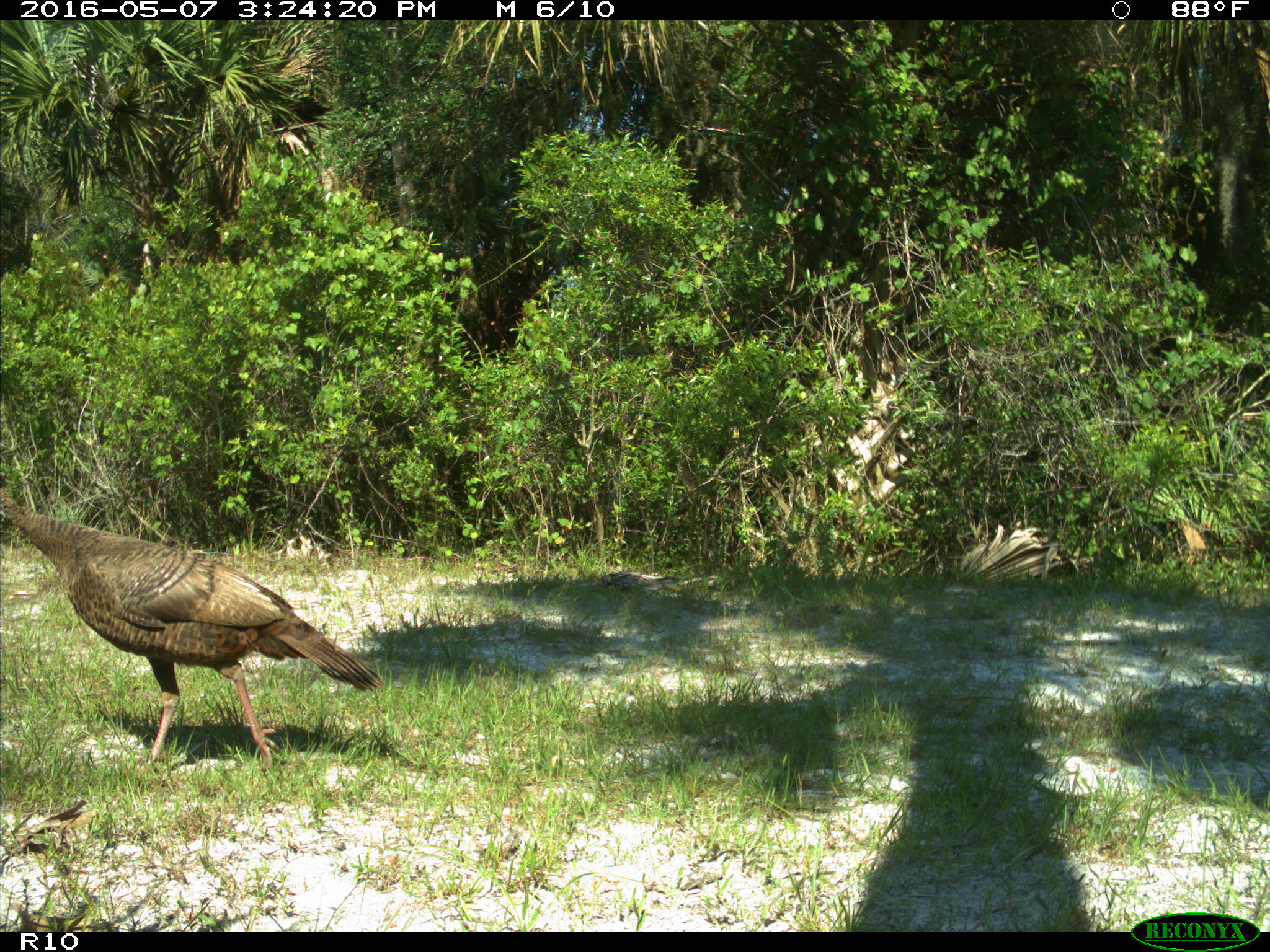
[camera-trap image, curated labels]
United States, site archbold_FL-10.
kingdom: Animalia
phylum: Chordata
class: Aves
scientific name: Aves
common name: birds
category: unidentified bird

---*---

◆ **What is required**:
From the line containing "kingdom: Animalia" to the final line above, output everything. Change nothing and add nothing.

◆ **Output below**:
kingdom: Animalia
phylum: Chordata
class: Aves
scientific name: Aves
common name: birds
category: unidentified bird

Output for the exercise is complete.